**TRABALHO A REALIZAR**
[A] Transcreva do tópico sobre o tabaco o trecho que vai de "Não fumo e faço" até "cabeça do caraças.".
[B] Indique se cada afirmação concorda com o tópico sobre o tabaco e responda sim ou não, citando as palavras decisivas: (i) meetra deixou de fumar há cerca de três anos; (ii) a r3pek, um maço de cigarros dura cerca de uma semana; (iii) o pai de RoadRunner continua a fumar.

====== TEXTO DE LEITURA

# [OTW] Fumam ?

## jbrazio

Sei que isto é uma poll um bocado para o parva mas acordar às sete da manhã com o sentimento de que necessito de nicotina fez-me questionar sobre semelhante assunto.

----------

## meetra

deixei de fumar à +/- 3anos... e fumava à 5anos...  :Very Happy: 

----------

## To

Fumo prai à 8 anos, um habito que infelizmente é dificil de perder...

Tó

----------

## r3pek

nao sou grande fumador.... o maço de cigarros é capaz de me dar pa 3 - 4 dias por isso normalmente até só fumo SG Crava  :Smile: 

mas sim fumo.... embora pco.

----------

## RoadRunner

Não fumo e faço uma reacção estranha a todos os tipos de fumos finos, não só de tabaco como até poeiras finas. Basta estar exposto que começo a ficar com uma dor de cabeça do caraças.

Ora graças a isto nem que quisesse fumar não podia. Por outro lado sempre olhei para o tabaco como um factor de estilo, pois não conheço ninguém que tenha gostado da primeira "passa" num cigarro. Simplesmente foram-se habituando. 

Há ainda o factor psicológico. Foi educado tendo um pai que fumava bastante. Sempre que ele ia tomar banho era um concerto de tosse que até dava pena. Sempre pensei porque raio ele fumava se aquilo lhe fazia mal. Até que, já mais recentemente faleceram várias pessoas nossas amigas, não por culpa directa do tabaco mas com certeza o tabaco ajudou. O meu pai deixou de fumar e eu só reforcei a minha ideia =) 

Não sou contra quem fuma, acho que todos devemos respeitar a opinião e gostos dos outros, mas sou contra quem fume ao pé de não fumadores. Acho isso uma enorme falta de respeito.

----------

## Animal-X®

Nunca fumei e nem pretendo adiquirir esse hábito...

============
====== CONJUNTO DE ITENS

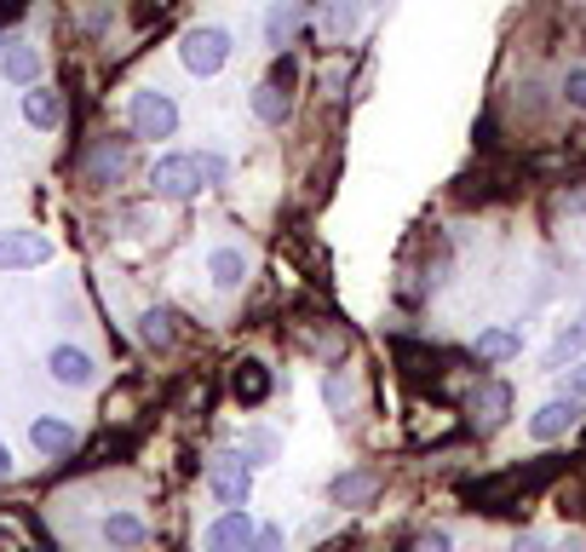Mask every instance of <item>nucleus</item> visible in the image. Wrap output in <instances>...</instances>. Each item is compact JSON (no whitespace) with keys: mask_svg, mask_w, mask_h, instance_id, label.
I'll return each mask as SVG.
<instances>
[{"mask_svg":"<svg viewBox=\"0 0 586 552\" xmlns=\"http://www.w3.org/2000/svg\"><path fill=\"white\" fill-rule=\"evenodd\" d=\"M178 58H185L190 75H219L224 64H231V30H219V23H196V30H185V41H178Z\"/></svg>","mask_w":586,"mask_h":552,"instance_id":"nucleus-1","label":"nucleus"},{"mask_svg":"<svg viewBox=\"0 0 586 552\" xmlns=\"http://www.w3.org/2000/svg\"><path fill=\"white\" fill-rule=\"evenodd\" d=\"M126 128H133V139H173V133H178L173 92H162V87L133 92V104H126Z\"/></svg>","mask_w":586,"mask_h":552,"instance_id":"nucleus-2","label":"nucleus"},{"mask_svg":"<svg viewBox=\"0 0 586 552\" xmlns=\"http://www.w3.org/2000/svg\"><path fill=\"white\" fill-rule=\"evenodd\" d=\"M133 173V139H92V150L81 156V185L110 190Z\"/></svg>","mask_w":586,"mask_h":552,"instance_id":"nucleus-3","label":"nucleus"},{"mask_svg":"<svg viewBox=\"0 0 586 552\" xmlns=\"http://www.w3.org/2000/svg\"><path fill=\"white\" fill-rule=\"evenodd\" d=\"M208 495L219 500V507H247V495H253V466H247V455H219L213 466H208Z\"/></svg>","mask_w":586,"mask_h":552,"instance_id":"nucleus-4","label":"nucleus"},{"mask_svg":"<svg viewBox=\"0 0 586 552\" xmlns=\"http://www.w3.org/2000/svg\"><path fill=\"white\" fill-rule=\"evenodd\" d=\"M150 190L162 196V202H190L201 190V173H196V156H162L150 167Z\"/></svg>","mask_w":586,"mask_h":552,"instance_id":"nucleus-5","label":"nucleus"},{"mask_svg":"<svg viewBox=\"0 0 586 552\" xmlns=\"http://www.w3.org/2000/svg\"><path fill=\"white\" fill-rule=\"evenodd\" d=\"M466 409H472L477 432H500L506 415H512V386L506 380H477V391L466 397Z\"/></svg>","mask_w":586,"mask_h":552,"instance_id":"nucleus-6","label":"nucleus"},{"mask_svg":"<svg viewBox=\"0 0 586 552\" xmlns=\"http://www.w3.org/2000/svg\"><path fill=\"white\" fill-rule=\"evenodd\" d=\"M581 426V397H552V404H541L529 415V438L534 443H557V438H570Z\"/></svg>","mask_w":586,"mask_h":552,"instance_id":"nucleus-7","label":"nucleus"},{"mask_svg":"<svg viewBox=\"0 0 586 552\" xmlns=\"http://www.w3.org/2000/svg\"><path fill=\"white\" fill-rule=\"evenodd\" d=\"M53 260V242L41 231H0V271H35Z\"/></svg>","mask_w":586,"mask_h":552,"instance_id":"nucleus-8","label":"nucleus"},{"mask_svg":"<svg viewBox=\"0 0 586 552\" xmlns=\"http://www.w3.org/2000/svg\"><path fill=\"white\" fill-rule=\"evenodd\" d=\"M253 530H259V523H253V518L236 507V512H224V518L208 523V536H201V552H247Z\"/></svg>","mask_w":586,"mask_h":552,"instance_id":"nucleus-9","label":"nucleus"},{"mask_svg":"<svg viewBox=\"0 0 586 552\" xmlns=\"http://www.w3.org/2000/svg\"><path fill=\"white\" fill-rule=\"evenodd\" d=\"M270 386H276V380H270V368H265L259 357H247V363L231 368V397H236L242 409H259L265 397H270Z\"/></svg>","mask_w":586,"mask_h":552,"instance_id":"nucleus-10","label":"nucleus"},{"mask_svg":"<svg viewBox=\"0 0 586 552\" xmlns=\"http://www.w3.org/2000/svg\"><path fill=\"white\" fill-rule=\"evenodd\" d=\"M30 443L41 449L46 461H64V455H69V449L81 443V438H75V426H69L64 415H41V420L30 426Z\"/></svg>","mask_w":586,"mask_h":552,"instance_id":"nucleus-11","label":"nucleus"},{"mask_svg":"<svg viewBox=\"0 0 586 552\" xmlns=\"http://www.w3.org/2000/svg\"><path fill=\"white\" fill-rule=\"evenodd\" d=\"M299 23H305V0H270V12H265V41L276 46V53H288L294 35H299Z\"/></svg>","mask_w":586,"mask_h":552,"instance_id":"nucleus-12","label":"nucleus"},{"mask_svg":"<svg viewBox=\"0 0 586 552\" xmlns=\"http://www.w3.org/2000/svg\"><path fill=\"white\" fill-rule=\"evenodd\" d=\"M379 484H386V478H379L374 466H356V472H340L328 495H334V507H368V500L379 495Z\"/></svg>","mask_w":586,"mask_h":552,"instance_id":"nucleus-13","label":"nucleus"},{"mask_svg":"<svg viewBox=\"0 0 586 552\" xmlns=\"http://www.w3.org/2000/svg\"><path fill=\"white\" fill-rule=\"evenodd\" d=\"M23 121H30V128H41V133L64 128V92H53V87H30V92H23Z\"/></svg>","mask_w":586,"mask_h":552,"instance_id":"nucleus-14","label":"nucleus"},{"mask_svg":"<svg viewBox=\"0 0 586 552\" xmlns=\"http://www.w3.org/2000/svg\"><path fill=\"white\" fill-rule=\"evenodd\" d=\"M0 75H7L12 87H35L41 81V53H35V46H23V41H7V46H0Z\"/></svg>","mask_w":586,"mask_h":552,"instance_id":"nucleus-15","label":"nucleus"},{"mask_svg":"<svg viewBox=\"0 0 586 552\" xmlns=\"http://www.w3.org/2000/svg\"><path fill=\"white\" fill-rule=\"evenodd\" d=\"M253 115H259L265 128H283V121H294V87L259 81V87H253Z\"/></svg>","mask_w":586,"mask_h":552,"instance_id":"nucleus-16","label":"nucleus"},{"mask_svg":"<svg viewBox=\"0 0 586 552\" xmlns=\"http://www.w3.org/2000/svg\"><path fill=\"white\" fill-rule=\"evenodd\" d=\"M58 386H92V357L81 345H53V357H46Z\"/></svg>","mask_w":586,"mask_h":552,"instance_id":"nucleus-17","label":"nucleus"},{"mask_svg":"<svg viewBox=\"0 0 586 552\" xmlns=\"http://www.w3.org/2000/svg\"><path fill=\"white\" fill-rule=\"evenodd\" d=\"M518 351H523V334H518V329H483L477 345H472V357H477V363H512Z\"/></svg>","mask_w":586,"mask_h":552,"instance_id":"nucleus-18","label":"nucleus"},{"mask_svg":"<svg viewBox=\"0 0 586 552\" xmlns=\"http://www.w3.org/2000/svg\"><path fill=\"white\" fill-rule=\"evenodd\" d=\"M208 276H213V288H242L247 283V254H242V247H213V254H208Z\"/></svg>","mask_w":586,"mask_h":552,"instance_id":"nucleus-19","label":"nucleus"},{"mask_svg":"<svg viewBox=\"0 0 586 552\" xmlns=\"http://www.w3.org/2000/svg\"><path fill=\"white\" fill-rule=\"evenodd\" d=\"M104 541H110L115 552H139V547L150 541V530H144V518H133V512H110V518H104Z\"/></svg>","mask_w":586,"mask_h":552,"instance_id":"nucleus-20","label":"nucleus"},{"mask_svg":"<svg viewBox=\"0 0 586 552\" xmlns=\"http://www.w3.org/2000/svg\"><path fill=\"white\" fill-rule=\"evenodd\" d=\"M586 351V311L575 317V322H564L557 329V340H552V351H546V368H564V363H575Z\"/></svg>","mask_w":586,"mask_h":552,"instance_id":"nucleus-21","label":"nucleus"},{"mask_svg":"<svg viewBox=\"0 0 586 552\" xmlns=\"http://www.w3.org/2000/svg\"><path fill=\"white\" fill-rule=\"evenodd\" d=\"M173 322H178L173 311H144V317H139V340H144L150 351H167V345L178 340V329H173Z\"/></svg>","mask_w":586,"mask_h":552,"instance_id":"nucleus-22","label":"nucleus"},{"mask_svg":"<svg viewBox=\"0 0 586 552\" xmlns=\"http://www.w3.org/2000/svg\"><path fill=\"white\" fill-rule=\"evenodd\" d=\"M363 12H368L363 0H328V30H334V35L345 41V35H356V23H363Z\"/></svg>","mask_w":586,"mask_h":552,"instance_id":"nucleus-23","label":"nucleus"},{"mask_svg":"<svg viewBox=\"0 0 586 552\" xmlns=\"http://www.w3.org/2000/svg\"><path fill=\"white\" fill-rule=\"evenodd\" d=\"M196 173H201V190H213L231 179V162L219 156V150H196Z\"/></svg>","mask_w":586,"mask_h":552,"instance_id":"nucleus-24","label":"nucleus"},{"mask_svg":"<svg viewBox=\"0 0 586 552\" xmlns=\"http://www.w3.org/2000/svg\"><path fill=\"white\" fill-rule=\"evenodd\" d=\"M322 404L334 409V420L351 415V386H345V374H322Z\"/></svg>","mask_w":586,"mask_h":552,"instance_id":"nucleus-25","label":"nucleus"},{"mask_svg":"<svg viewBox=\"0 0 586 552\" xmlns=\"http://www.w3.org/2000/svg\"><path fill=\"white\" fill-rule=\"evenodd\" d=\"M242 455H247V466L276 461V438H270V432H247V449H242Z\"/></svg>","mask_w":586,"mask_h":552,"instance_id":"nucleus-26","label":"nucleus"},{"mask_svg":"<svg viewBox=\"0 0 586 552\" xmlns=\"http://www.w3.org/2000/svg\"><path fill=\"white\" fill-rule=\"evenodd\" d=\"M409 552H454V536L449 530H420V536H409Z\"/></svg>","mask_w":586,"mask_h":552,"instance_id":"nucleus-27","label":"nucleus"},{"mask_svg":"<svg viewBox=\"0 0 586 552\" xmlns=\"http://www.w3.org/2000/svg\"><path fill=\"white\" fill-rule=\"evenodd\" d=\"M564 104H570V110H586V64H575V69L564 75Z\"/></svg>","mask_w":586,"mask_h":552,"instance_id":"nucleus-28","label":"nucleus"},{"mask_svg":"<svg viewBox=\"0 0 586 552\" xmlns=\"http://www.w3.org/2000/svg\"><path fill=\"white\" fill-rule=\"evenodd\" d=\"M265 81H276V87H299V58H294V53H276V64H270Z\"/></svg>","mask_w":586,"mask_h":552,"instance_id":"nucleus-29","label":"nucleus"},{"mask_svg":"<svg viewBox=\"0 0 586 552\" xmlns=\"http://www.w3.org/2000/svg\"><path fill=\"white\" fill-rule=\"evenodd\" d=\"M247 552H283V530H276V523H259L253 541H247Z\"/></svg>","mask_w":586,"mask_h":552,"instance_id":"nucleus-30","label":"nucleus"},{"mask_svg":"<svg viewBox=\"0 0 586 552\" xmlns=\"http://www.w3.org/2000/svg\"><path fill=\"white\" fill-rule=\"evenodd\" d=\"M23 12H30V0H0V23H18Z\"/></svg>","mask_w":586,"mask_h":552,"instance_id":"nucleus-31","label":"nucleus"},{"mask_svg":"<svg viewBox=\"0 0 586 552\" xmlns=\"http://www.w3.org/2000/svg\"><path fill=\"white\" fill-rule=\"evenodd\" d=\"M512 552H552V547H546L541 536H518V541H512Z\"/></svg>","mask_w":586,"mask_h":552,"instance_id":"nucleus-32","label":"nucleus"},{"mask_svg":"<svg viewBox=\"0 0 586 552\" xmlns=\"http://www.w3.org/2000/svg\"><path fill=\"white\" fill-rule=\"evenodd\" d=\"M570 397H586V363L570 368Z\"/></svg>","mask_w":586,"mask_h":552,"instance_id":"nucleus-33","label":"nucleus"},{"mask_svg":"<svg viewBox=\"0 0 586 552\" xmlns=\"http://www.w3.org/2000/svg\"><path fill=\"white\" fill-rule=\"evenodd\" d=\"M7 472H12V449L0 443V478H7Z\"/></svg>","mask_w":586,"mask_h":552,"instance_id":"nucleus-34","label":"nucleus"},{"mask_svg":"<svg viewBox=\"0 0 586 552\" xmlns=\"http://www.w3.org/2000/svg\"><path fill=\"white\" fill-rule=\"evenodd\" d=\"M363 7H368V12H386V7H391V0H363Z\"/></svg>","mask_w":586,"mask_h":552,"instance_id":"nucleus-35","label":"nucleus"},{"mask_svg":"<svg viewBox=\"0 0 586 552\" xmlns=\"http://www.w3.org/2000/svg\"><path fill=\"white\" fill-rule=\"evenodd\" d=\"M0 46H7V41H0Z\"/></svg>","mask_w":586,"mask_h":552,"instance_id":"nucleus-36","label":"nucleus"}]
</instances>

============

**RESPOSTAS ÀS TAREFAS**
[A]
Não fumo e faço uma reacção estranha a todos os tipos de fumos finos, não só de tabaco como até poeiras finas. Basta estar exposto que começo a ficar com uma dor de cabeça do caraças.

[B]
(i) Sim: "deixei de fumar à +/- 3anos"
(ii) Não: "o maço de cigarros é capaz de me dar pa 3 - 4 dias"
(iii) Não: "O meu pai deixou de fumar"